As the coronavirus continues to spread in Greece, the negative consequences have also generated worries about the course of revenues, as dozens of businesses are suspending operations every day and consumption appears to shrinking in certain economic sectors.
Finance Ministry sources are now taking it for granted that March and the following months will record a slump in public revenues and social security contributions, which will force the government to amend a series of decisions on the tax breaks announced, and delay those already voted on.
It is therefore likely that the adjustment of the property rates used for tax purposes (known as objective values) scheduled for the second half of the year will be put off till 2021, possibly from January, while several other measures will be changed, such as the obligation of taxpayers to make electronic payments equal to at least 30 percent of their annual income. The raises in main and auxiliary pensions through the Vroutsis law based on the new replacement rates will be postponed till September.

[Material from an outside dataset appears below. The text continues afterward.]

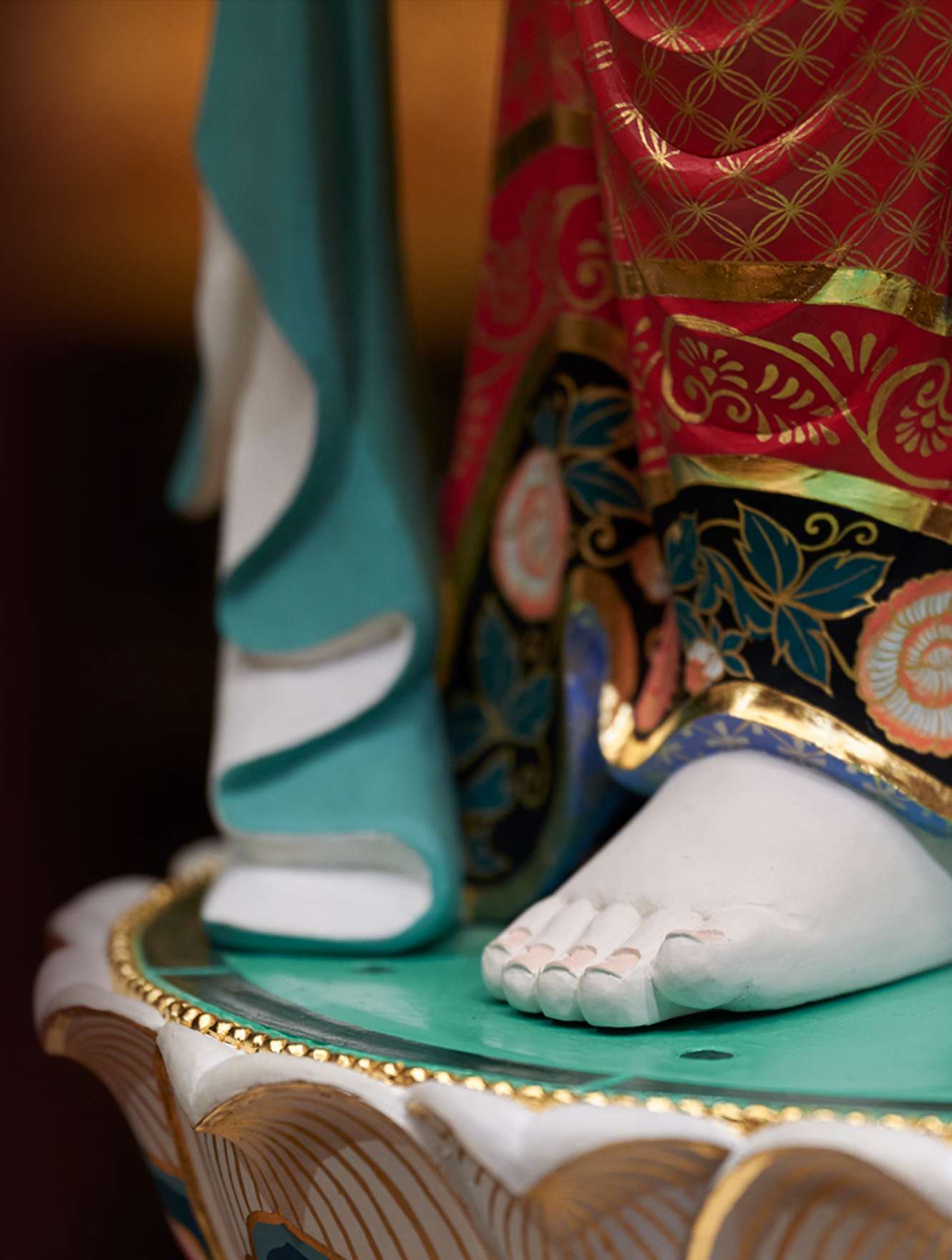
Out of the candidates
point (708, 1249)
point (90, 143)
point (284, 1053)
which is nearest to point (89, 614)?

It remains unknown when the Taxis system will open for the submission of income tax declarations – and even more of a mystery as to when it will close. A ministry official noted that the objective at the moment is not when the submission procedure will begin but rather when the first tranche of income tax will be due to be paid by taxpayers and enterprises. Notably the state anticipates 1 billion euros from each of the three annual tranches. The possibility of the first tranche (by end-July) being missed is fairly strong and it could be September before taxpayers start paying their income tax to the state. That would also delay the calculation process for the Single Property Tax (ENFIA).